• [BRIEF]
Establish how many lines below contain the string "google". Respond with that number alone.

*****

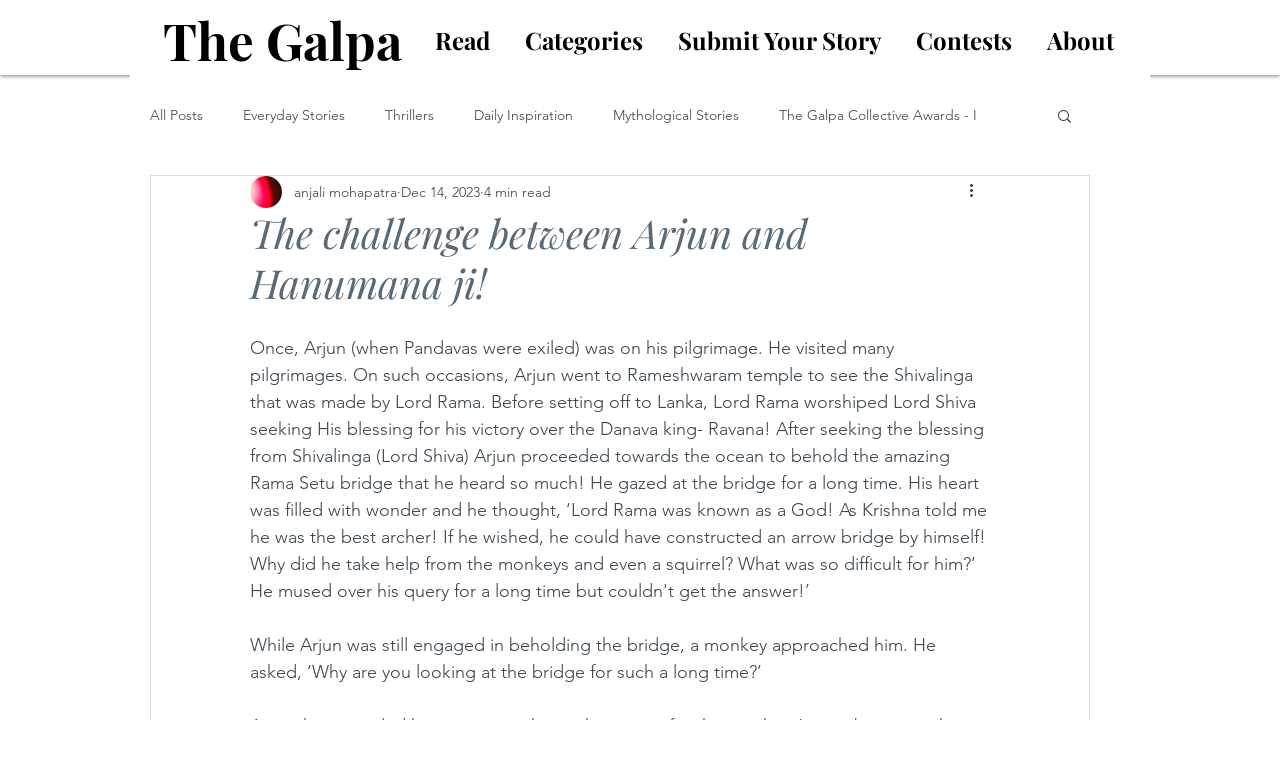

--- FILE ---
content_type: text/html; charset=utf-8
request_url: https://www.google.com/recaptcha/api2/aframe
body_size: 268
content:
<!DOCTYPE HTML><html><head><meta http-equiv="content-type" content="text/html; charset=UTF-8"></head><body><script nonce="8AI4zGOZtuI9KP1ZhectNA">/** Anti-fraud and anti-abuse applications only. See google.com/recaptcha */ try{var clients={'sodar':'https://pagead2.googlesyndication.com/pagead/sodar?'};window.addEventListener("message",function(a){try{if(a.source===window.parent){var b=JSON.parse(a.data);var c=clients[b['id']];if(c){var d=document.createElement('img');d.src=c+b['params']+'&rc='+(localStorage.getItem("rc::a")?sessionStorage.getItem("rc::b"):"");window.document.body.appendChild(d);sessionStorage.setItem("rc::e",parseInt(sessionStorage.getItem("rc::e")||0)+1);localStorage.setItem("rc::h",'1768637146349');}}}catch(b){}});window.parent.postMessage("_grecaptcha_ready", "*");}catch(b){}</script></body></html>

*****

• [SOLUTION FOR THIS TASK]
2